Think about those conversations. When a disagreement occurred, did you pull back and reflect upon your viewpoint to achieve a harmonious middle ground (Fe)? Or did you get energized to push forward and persuade the other person to agree with you (Fi)? Did you consider that facts can be used to support different conclusions (Ti)? Or did you present facts as proven evidence (Te)?
I
wanted the other person to agree with me, but almost always, I withdraw and question my own perspective. TiTe, I don't know! I feel really confused. I don't even think I really consider "facts" all that much. I think about personal experience. I think about what frameworks of belief or thinking structures the other person might operate within and try to arrange my thoughts in that framework to communicate more clearly in the context of that conversation. I don't know if I really believe in "facts" other than sensory experience/perception that feels real to the person experiencing it, and things the two people engaging with each other both agree to. Is that Ti?
question is, are you observing people's emotions or absorbing people's emotions? Here's an example: INTJs aren't bothered by an argument if they see it as "necessary" to prove a fact. INFJs will consider the "fact" as negotiable if it risks the relationship.
I think the latter? See above? Not sure about observing vs absorbing. I do find emotional boundaries challenging; I intuitively want to match, but that is often draining, stressful, and unhealthy.

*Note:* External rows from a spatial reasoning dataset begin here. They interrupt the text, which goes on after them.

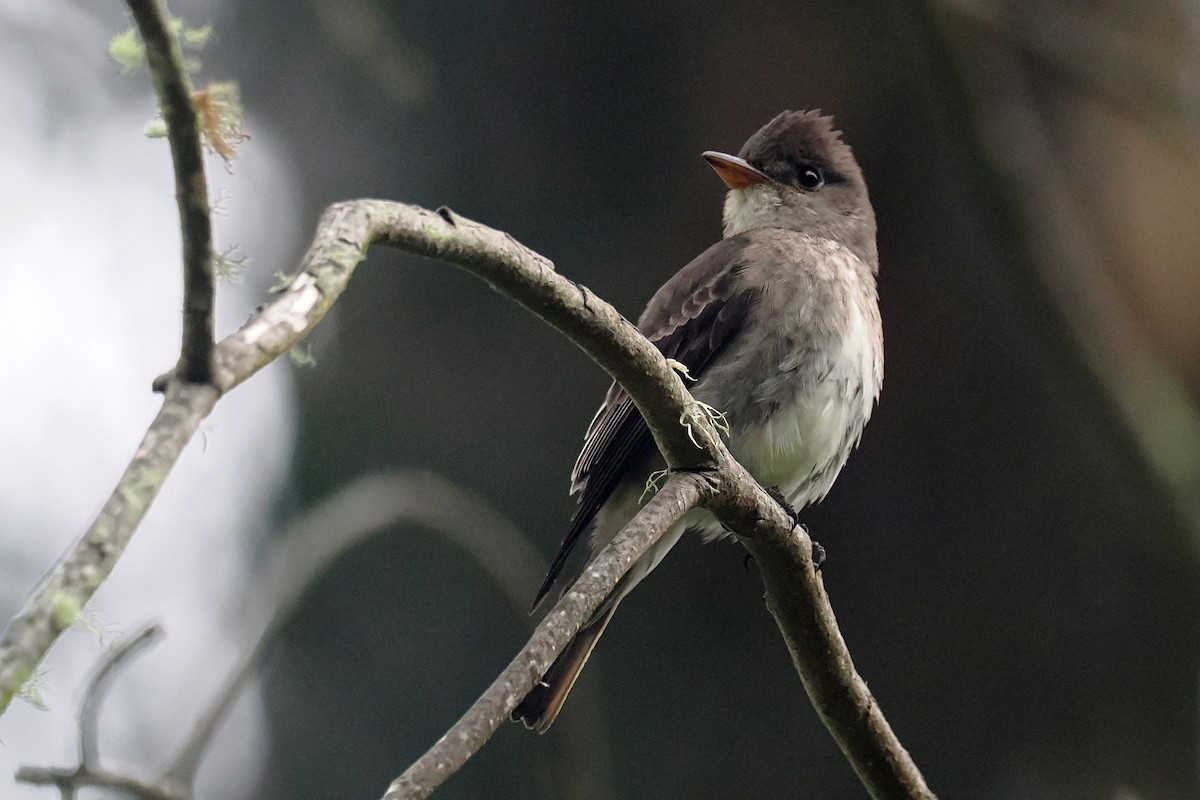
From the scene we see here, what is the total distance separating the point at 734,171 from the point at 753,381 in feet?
3.53

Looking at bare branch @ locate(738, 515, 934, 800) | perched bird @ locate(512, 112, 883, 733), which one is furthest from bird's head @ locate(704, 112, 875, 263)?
bare branch @ locate(738, 515, 934, 800)

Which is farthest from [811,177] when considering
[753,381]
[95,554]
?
[95,554]

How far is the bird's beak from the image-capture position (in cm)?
456

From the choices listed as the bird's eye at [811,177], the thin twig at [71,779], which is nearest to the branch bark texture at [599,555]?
the thin twig at [71,779]

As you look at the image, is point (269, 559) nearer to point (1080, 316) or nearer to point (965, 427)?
point (965, 427)

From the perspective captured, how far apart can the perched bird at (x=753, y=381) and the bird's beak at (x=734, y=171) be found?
0.31m

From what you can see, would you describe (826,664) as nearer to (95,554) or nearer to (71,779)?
(71,779)

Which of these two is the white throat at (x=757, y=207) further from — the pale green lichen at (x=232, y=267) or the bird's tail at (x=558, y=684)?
the pale green lichen at (x=232, y=267)

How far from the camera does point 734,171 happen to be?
461 cm

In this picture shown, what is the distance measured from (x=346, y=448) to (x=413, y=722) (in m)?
1.17

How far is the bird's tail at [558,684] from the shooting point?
356cm

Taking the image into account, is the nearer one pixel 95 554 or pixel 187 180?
pixel 95 554

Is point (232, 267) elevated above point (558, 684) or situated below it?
above

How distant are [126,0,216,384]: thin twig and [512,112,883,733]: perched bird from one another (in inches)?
85.8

I have gotten better at setting boundaries and I have wondered if some of that acquired skill is confusing things.
It was painful to realize how much negativity and bullshit people engage in. I wanted no part of it. However, isolation made me lonely. I asked myself which approach made me happier: Be authentic and seek authenticity? Or be accepting and seek acceptance?

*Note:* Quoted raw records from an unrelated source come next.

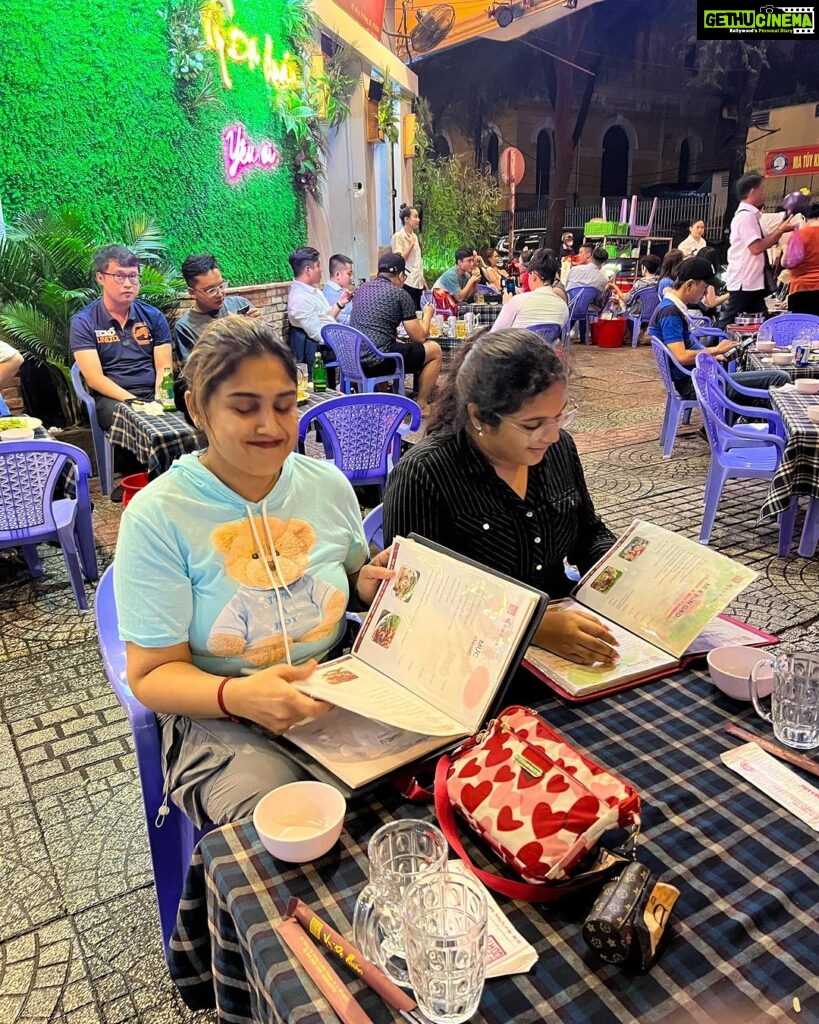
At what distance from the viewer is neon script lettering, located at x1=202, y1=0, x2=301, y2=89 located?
23.9ft

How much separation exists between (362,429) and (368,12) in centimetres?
1008

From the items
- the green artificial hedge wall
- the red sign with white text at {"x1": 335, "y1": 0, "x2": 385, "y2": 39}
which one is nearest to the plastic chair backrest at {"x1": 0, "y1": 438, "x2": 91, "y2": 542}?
the green artificial hedge wall

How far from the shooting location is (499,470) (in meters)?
1.79

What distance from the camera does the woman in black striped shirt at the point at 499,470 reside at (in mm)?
Result: 1686

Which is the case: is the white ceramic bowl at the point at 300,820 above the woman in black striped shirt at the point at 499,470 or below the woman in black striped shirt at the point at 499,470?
below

My history has been be accepting and seek acceptance. I have been learning to stay grounded in my authentic experience even when everything around me is different and my experience may even be judged. I am still very much a work in progress there, as evidenced by this thread that essentially screams, "Define me." So, while I do value being authentic and seeking authenticity, I think I value more being accepted and accepting others.
That's Fi getting its undies in a bunch. Fi can be egocentric at times. I don't like it much. If I take things personally, I get bent out of shape. It's unhealthy for me to go that route.

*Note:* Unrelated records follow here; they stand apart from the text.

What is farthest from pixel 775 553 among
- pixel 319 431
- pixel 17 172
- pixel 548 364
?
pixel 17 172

Maybe, but I'm not sure. It was definitely egocentric in the sense that I wanted respect and I didn't experience the responses as displaying respect for my knowledge. However, I was genuinely asking for information in that example. It wasn't a snarky bite, though I did feel hurt. I was feeling genuinely baffled at why people were responding the way they were and since I knew I had the knowledge they were telling me, I was trying to figure out if there was something in the way I was communicating that was contributing to the way they were answering. That was a seriously uncharacteristic moment for me even asking that because I never would have asked that 20 years ago. I would've just withdrawn instead. I think of Fi as values being crossed, and maybe in that I was hurt at what I perceived to be them underestimating my knowledge, but that 1) seems an immature use of Fi, and 2) more about ego than values? Unsure about this one.
Why do the other people drop out of the discussion? Is it philosophical without provable answers? That qualifies as Ti, which is subjective handling of facts, putting them together internally to understand how it works. However, you give hints of using Te because you value bluntness and honesty, and say you don't know the answer. If you confuse Ti with Te in a discussion with other people, they are apt to become frustrated and walk away because Te demands external validation.
Actually, both people I was thinking about dropping out of a discussion were either reported or suspected INTJ. Interesting. I related to the Ti description above. In the situation I was thinking about, it was exploring a recent study on link between intelligence and altruism. I was extrapolating a bit and sharing some thoughts, that I thought held together, but there was absolutely nothing concrete or factual about the ideas I was playing with.
Have you considered INTJ?
I am trying. I have been reading about Te/Fi. I genuinely don't think I really get Te. I don't think it's my auxiliary function. If I think about, as an introvert, how I relate to the external world, I think Ne, Fe, and even Se make way more sense than Te. There are aspects of it, though, that I relate to, but I am thinking they may be learned skills.
I will write more later maybe. Curious if you have any further thoughts based on this feedback?